[Stated exercise] Only the lines from the line holding "Can you tell" to the last line should be output, each exactly as given.

[Spatial relationship records]
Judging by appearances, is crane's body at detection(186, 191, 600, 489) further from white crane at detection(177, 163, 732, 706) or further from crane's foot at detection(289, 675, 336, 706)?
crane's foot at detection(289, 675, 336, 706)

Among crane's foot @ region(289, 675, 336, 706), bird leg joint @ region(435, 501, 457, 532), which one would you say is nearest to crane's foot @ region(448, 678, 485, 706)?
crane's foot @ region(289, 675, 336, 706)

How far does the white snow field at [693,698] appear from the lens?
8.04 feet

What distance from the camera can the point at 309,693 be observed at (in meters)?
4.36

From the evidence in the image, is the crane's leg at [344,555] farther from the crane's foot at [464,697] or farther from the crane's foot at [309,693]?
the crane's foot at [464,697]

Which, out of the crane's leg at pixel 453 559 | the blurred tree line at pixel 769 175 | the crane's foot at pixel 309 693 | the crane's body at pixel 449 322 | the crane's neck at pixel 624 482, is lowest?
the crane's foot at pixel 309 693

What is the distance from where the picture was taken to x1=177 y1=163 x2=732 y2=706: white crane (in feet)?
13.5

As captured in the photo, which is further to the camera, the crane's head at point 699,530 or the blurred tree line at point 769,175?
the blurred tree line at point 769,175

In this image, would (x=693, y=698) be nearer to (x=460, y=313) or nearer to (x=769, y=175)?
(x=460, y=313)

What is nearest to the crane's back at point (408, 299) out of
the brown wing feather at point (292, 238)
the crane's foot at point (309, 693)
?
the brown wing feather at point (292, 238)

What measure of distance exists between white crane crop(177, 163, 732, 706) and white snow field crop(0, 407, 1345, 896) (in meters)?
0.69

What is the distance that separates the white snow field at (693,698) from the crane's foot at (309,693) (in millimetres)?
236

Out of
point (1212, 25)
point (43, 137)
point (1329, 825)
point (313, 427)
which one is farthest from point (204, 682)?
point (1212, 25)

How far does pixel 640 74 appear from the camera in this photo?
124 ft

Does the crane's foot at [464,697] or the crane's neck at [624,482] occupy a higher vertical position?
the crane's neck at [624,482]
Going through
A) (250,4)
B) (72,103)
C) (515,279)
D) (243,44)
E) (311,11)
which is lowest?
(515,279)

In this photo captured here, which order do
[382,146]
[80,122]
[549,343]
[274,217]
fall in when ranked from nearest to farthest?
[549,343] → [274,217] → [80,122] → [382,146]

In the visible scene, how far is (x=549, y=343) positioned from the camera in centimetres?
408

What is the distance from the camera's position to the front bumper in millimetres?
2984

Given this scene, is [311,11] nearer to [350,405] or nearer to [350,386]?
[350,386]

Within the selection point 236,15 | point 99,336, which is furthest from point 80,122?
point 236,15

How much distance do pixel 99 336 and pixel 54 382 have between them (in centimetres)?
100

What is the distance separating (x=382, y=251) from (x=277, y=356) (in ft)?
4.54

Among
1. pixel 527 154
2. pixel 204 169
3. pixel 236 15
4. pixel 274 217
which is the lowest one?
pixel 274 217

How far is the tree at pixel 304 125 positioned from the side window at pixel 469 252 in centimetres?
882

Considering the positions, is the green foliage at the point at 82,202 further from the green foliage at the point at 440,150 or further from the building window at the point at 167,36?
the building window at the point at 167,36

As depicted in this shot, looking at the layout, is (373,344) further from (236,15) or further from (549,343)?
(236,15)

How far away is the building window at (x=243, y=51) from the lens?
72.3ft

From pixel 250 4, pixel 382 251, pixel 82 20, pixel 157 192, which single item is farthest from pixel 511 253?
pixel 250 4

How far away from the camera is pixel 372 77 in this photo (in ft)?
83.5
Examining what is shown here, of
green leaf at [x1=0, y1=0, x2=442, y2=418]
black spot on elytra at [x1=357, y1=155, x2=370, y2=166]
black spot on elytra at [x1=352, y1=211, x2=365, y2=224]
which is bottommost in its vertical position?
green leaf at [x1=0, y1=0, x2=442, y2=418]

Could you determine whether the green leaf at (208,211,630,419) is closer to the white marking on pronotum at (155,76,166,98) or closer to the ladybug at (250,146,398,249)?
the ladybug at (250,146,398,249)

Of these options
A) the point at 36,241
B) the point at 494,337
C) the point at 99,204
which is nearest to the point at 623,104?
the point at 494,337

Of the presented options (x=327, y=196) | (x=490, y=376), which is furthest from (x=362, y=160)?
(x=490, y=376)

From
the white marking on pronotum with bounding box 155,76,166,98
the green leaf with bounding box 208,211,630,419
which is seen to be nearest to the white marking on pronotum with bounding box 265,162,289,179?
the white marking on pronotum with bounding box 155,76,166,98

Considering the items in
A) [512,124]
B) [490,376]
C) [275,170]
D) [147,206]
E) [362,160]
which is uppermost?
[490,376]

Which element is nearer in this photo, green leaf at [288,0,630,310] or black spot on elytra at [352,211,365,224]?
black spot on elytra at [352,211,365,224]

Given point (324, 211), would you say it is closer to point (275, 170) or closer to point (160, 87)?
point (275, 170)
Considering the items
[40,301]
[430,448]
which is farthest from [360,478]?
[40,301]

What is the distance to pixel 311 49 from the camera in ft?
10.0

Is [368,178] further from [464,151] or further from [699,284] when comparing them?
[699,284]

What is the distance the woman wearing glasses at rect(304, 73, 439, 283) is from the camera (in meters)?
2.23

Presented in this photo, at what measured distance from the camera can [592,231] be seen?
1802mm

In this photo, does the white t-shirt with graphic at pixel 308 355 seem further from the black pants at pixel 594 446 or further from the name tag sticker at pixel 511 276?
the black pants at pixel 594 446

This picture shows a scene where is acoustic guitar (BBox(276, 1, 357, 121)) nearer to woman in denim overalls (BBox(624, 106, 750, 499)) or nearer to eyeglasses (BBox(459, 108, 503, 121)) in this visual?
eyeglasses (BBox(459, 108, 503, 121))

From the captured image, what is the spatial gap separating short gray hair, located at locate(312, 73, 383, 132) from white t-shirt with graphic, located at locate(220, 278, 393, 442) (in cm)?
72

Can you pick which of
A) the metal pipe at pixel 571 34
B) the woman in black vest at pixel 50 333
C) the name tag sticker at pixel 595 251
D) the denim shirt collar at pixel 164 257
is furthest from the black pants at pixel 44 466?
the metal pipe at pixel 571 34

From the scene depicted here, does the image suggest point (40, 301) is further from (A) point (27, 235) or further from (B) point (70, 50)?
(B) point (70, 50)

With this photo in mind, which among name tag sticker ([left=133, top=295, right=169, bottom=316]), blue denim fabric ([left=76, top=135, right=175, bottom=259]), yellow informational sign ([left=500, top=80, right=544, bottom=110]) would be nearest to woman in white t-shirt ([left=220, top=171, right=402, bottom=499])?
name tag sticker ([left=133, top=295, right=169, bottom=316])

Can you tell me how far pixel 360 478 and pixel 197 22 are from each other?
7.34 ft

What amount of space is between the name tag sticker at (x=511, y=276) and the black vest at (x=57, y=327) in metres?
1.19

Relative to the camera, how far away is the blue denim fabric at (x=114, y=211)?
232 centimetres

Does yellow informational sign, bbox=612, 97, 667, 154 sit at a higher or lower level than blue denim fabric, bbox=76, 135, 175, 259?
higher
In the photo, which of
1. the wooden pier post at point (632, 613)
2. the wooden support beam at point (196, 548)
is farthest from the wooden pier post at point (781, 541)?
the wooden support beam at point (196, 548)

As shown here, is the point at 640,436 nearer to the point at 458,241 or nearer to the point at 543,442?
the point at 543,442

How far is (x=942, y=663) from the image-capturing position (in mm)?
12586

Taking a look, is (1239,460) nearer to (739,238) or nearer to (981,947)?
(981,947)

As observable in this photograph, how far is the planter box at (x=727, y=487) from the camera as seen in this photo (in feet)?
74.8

[Result of the task]
Can you tell me how far pixel 360 478 and pixel 197 22 are from each other?
7.34 ft

What amount of space is between the name tag sticker at (x=511, y=276) and the black vest at (x=57, y=327) in metres?
1.19

Relative to the camera, how far away is the blue denim fabric at (x=114, y=211)?
232 centimetres

Does yellow informational sign, bbox=612, 97, 667, 154 sit at a higher or lower level than blue denim fabric, bbox=76, 135, 175, 259?
higher
In the photo, which of
1. the wooden pier post at point (632, 613)
2. the wooden support beam at point (196, 548)
is farthest from the wooden pier post at point (781, 541)?
the wooden support beam at point (196, 548)

As shown here, is the point at 640,436 nearer to the point at 458,241 or nearer to the point at 543,442?
the point at 543,442

How far is (x=942, y=663) from the image-capturing position (in mm)?
12586

Taking a look, is (1239,460) nearer to (739,238) or nearer to (981,947)?
(981,947)

As observable in this photograph, how far is the planter box at (x=727, y=487) from the camera as seen in this photo (in feet)?
74.8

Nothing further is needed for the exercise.